The interpeduncular nucleus (IPN) is a GABAergic nucleus that is characterized by high expression of neuronal nitric oxide synthase (Nos1) as well as striking vascularity. We have recently found that Nos1 is increased in IPN after chronic exposure to nicotine. We hypothesize that this increase in Nos1 mediates the development of tolerance to the aversive effects of nicotine, as we found that eliminating Nos1 in the IPN reduces preference for a rewarding dose of nicotine (Ables et al. PNAS 2017). Our goal is to determine if this increase in Nos1 in the IPN generalizes to other drugs of abuse or to stress and might represent a target for treatment of addiction. Future studies will focus on visualizing nitric oxide release from the IPN and the effects of nitric oxide on the epigenome, transcriptome and function of neurons in the reward circuitry.

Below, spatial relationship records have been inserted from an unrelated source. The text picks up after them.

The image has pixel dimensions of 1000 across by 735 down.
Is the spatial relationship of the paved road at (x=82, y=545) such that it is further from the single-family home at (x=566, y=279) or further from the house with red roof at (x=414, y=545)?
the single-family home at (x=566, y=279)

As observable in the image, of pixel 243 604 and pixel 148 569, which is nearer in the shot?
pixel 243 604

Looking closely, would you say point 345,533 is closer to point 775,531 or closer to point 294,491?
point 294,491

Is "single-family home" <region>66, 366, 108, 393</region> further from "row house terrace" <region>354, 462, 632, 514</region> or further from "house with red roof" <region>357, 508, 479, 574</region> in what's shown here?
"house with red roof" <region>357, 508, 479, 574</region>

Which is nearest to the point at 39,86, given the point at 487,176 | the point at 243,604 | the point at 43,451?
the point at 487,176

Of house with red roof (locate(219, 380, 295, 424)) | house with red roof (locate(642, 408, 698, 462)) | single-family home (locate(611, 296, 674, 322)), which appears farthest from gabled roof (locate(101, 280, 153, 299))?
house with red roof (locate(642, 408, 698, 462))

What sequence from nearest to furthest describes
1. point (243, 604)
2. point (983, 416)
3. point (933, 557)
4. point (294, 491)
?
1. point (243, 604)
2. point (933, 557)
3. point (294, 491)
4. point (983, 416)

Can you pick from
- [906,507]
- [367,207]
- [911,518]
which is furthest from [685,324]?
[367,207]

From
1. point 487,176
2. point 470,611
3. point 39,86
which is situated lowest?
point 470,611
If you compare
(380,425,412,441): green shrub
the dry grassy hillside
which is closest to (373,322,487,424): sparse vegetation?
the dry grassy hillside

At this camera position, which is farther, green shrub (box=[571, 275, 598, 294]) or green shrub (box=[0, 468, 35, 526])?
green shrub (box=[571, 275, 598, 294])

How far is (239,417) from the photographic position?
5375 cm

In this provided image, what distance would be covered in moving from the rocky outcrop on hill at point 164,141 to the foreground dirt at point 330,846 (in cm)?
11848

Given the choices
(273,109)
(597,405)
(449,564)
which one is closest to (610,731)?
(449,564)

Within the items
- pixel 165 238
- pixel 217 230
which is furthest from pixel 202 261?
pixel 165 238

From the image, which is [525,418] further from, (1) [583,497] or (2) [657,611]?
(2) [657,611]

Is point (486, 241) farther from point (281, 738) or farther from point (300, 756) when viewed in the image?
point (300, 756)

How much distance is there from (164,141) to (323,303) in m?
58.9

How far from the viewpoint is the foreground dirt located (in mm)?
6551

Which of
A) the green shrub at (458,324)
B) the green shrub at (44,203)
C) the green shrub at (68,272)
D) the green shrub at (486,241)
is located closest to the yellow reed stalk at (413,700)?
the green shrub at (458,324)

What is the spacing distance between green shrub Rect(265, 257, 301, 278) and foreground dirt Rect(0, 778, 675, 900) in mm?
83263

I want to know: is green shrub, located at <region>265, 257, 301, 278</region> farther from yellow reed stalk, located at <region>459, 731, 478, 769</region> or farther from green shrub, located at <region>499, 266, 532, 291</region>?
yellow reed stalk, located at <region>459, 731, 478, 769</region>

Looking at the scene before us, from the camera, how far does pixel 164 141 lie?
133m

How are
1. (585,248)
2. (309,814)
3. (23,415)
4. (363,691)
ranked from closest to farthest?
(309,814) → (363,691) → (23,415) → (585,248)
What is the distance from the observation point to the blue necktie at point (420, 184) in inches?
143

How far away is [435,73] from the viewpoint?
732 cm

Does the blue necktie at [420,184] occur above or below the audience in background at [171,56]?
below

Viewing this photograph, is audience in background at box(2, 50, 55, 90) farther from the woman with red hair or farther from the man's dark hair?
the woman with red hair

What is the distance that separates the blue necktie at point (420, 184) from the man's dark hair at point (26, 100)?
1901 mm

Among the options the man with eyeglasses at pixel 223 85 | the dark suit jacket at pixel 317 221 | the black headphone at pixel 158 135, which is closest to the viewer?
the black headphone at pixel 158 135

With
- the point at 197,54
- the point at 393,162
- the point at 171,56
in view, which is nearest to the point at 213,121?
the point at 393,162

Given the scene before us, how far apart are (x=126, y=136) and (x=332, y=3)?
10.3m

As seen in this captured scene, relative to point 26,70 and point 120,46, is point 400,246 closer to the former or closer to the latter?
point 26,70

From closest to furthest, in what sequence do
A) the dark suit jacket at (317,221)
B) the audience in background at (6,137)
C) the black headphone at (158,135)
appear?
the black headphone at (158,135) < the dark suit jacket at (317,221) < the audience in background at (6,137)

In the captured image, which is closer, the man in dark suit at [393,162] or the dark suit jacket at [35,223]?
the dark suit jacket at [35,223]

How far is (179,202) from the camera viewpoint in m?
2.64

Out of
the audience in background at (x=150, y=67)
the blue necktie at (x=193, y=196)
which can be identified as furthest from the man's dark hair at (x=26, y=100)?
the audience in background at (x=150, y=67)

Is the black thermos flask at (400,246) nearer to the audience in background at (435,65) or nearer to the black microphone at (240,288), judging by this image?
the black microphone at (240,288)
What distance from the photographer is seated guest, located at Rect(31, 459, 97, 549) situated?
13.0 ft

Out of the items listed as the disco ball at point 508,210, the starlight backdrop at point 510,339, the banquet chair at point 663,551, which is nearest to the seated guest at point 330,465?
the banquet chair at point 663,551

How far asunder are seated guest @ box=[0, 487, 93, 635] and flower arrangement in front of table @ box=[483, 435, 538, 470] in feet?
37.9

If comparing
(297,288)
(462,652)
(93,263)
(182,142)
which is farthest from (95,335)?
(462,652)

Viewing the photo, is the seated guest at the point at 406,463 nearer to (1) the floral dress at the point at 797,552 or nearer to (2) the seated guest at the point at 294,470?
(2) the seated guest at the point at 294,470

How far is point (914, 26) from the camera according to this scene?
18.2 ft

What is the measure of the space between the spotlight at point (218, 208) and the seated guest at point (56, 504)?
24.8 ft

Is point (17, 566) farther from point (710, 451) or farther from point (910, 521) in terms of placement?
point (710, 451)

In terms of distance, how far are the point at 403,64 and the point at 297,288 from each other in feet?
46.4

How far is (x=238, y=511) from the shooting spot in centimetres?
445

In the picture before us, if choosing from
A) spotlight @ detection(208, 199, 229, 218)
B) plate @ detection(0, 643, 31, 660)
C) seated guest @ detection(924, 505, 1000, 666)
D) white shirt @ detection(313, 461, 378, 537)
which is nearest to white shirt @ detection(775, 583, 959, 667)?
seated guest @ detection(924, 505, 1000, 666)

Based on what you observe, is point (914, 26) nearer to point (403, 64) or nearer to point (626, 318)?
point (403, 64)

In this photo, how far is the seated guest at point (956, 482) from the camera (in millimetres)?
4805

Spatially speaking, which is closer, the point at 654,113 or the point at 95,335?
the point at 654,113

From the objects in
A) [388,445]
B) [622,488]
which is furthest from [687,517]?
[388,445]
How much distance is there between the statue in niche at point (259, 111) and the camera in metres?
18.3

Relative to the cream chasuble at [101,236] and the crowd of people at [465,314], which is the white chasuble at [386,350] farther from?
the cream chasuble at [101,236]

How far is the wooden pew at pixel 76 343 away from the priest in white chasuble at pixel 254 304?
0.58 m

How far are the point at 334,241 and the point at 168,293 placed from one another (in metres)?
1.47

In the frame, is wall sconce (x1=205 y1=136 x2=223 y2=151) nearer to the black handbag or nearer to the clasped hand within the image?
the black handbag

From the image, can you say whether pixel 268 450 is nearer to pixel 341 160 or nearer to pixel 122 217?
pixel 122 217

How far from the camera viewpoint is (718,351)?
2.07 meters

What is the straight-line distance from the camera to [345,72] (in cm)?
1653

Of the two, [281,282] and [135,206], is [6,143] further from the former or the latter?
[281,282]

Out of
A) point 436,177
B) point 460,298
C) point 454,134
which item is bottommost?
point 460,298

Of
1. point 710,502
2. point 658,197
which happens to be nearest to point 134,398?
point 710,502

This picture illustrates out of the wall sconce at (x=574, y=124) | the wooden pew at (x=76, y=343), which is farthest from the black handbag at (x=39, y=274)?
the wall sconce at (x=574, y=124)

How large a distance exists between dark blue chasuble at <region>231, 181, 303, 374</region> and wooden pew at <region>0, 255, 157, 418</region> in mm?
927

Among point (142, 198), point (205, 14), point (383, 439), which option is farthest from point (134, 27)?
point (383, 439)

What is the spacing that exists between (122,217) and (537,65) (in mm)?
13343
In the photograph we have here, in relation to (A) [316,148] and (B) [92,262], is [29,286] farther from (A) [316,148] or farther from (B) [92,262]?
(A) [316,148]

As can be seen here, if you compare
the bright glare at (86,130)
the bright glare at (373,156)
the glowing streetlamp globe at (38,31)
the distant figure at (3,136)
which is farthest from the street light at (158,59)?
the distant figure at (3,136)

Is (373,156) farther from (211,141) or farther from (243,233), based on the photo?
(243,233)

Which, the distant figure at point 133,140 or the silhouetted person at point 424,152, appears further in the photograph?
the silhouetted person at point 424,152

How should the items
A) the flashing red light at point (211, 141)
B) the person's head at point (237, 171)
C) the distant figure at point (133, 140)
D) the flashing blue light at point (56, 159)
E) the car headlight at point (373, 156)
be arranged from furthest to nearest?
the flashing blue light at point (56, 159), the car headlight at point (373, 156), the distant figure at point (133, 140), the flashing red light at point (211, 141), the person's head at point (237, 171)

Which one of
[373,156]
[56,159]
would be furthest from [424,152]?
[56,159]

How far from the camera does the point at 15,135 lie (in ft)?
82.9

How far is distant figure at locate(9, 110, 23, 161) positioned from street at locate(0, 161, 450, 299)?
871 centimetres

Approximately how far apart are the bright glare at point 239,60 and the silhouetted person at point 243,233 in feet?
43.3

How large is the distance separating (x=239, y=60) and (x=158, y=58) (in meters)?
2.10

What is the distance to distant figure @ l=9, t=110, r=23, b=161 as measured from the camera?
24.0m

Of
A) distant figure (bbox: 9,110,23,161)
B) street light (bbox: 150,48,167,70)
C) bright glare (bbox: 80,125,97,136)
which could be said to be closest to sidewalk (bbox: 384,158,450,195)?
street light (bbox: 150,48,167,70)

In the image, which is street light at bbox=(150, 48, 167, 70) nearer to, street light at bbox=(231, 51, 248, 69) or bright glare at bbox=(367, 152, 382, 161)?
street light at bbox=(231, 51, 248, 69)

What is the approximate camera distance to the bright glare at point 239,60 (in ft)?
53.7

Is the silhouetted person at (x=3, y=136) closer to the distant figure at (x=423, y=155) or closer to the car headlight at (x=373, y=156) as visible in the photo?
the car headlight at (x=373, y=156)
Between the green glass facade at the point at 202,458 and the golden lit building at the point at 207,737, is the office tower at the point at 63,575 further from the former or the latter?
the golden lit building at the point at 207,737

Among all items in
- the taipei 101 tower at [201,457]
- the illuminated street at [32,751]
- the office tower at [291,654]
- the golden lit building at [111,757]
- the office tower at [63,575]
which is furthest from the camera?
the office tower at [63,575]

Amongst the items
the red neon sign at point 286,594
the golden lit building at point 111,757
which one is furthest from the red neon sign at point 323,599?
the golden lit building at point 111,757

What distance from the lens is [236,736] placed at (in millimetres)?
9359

Recent research has revealed that neuronal axons have specialized mechanisms to regulate delivery and utilization of mRNAs independently of the neuronal cell body, where the nucleus resides. This is not surprising given that in many cases (e.g. motor neurons in the limbs), the axons are far removed from the cell body and require the ability to respond to stimuli on timescales that would prohibit gene expression from the nucleus and subsequent delivery to the distal axon. Projection neurons in the brain provide a unique opportunity to profile the transcripts that are utilized in discrete compartments of the cell, as the axons are physically separate from the cell body. Our lab is currently profiling axonal transcriptomes in specific cell populations in the normal mouse brain. Our goal is to determine how translation is locally regulated in response to various stimuli, including stress and metabolic derangements.

The goal of our research is to better understand the effects of chronic metabolic diseases, such as diabetes, on brain function. Given the high utilization of energy by the brain, we aim to explore the implications of altered metabolism at the behavioral, circuit, cellular and molecular levels. Currently, we use animal models of diabetes to identify the ways in which long-term exposure to hyperglycemia can lead to increased susceptibility to stress and to addiction- or depression- or anxiety-like syndromes. A major focus of our work is on hyperglycemia-induced changes in gene expression and chromatin structure within the brain’s reward and aversion circuitry, and the mechanisms by which those lasting adaptations alter neuronal and circuit function to produce behavioral abnormalities. Our goal is to eventually translate these findings to human patients.